> TASK ITEM:
Restate all of the entries exactly. Any picture in them should be skipped.

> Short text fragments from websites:
|---|
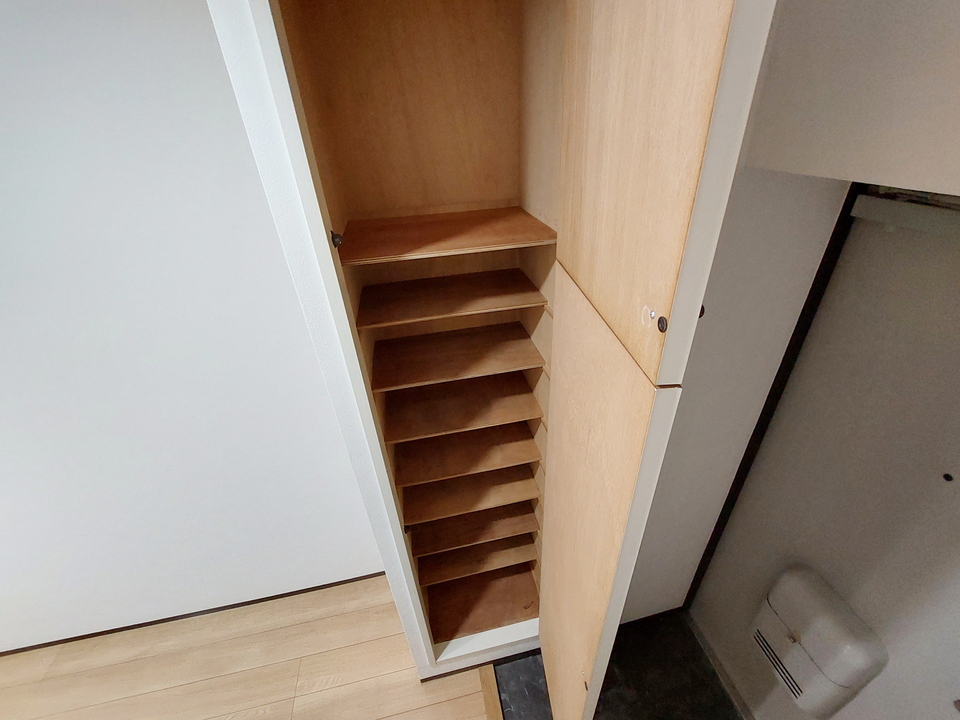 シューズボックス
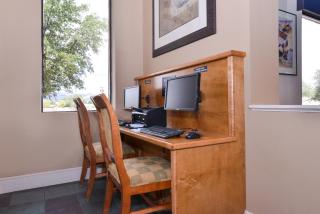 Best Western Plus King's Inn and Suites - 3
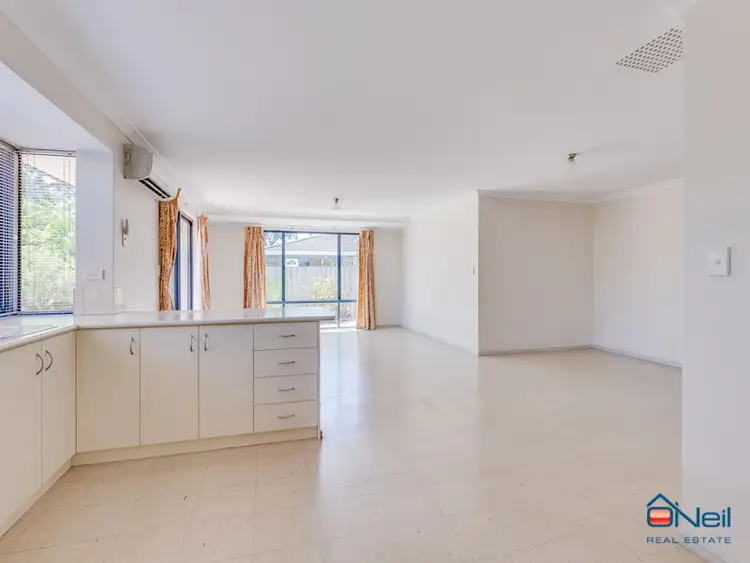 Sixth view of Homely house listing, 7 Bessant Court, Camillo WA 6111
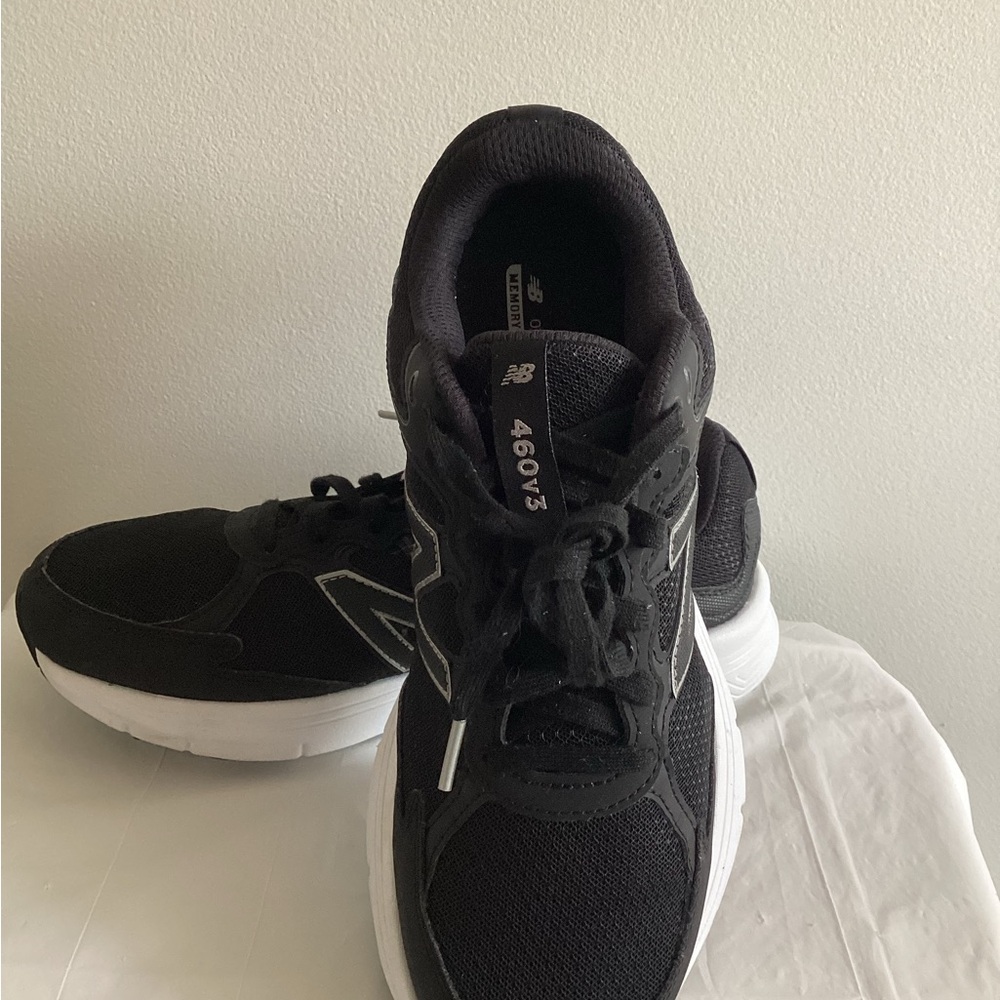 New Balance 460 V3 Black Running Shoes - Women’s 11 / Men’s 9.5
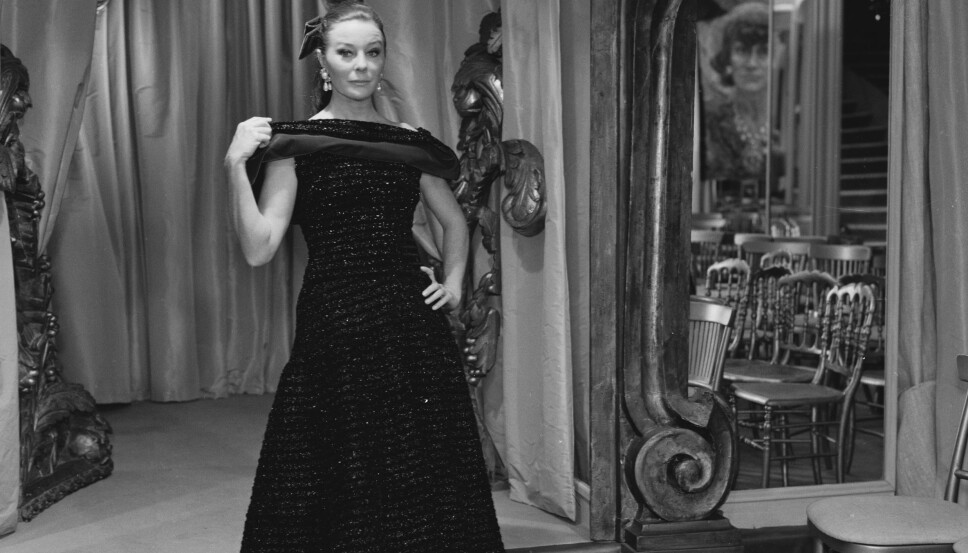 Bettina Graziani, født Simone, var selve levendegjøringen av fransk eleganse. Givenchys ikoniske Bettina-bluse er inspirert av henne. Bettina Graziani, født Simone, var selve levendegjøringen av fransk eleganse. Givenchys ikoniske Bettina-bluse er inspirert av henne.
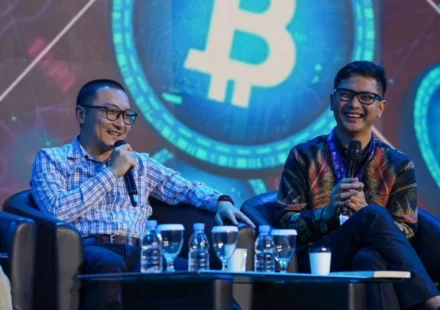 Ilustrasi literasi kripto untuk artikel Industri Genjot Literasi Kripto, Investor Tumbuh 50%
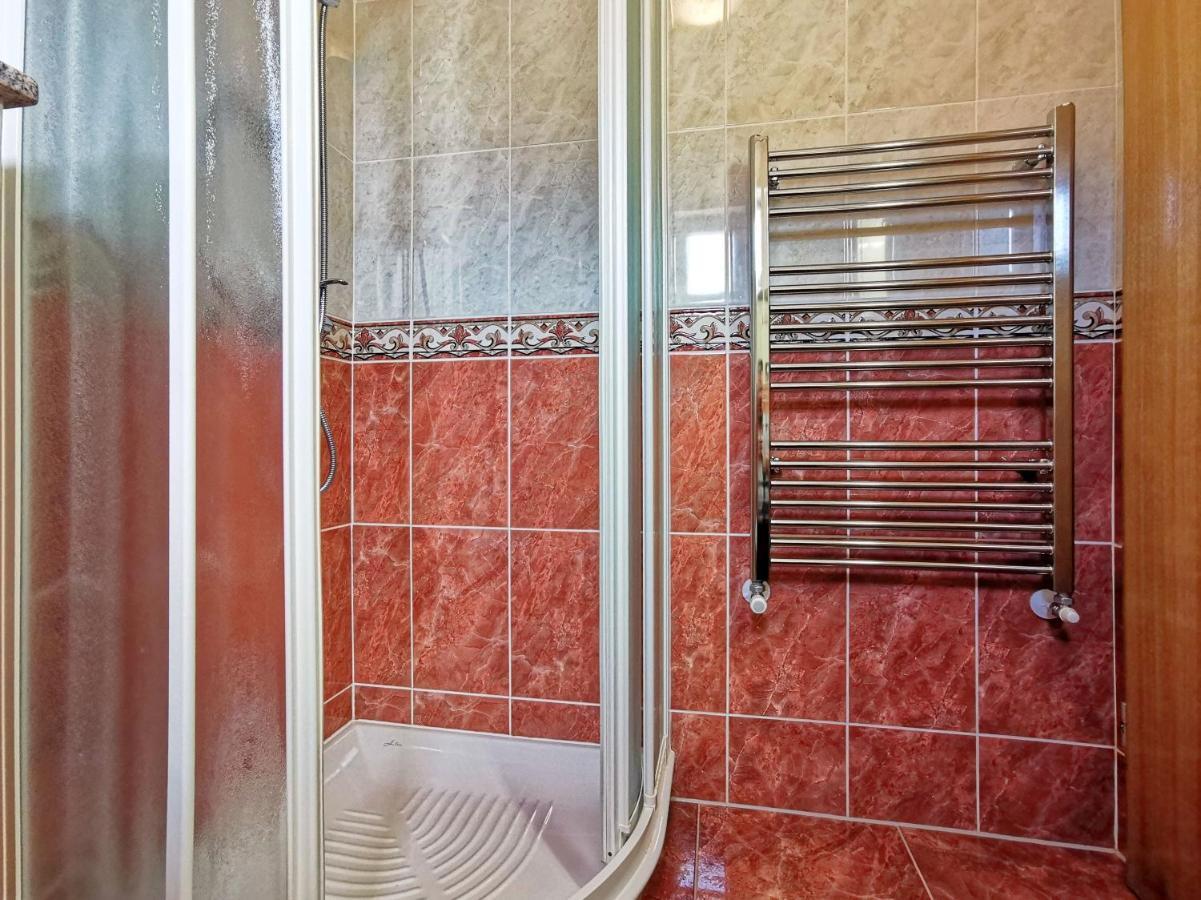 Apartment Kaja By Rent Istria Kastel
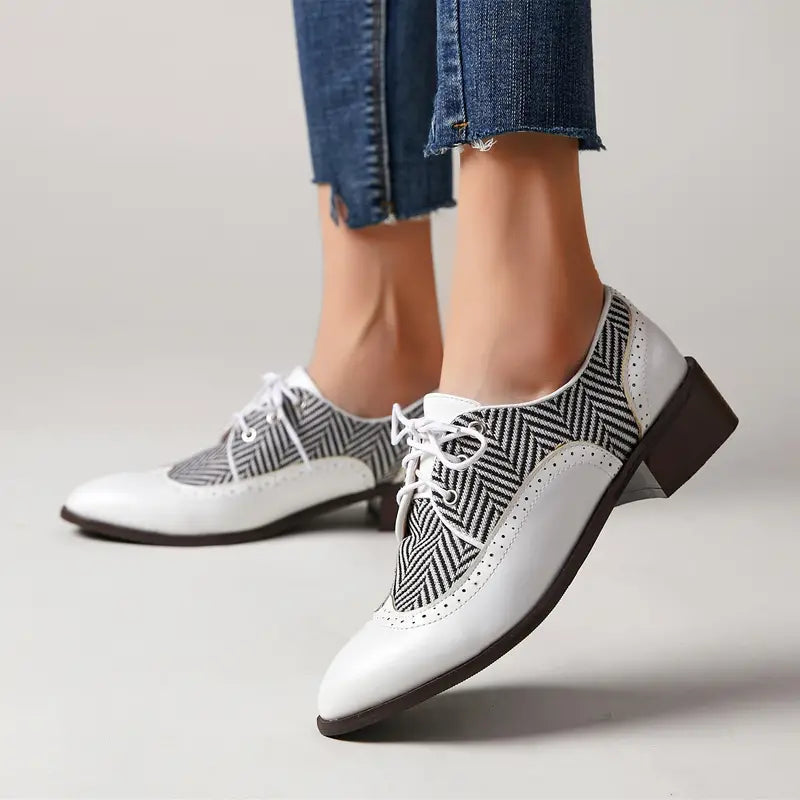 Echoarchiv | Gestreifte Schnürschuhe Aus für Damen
|---|
> RESULT OF THE TASK:
 シューズボックス
 Best Western Plus King's Inn and Suites - 3
 Sixth view of Homely house listing, 7 Bessant Court, Camillo WA 6111
 New Balance 460 V3 Black Running Shoes - Women’s 11 / Men’s 9.5
 Bettina Graziani, født Simone, var selve levendegjøringen av fransk eleganse. Givenchys ikoniske Bettina-bluse er inspirert av henne. Bettina Graziani, født Simone, var selve levendegjøringen av fransk eleganse. Givenchys ikoniske Bettina-bluse er inspirert av henne.
 Ilustrasi literasi kripto untuk artikel Industri Genjot Literasi Kripto, Investor Tumbuh 50%
 Apartment Kaja By Rent Istria Kastel
 Echoarchiv | Gestreifte Schnürschuhe Aus für Damen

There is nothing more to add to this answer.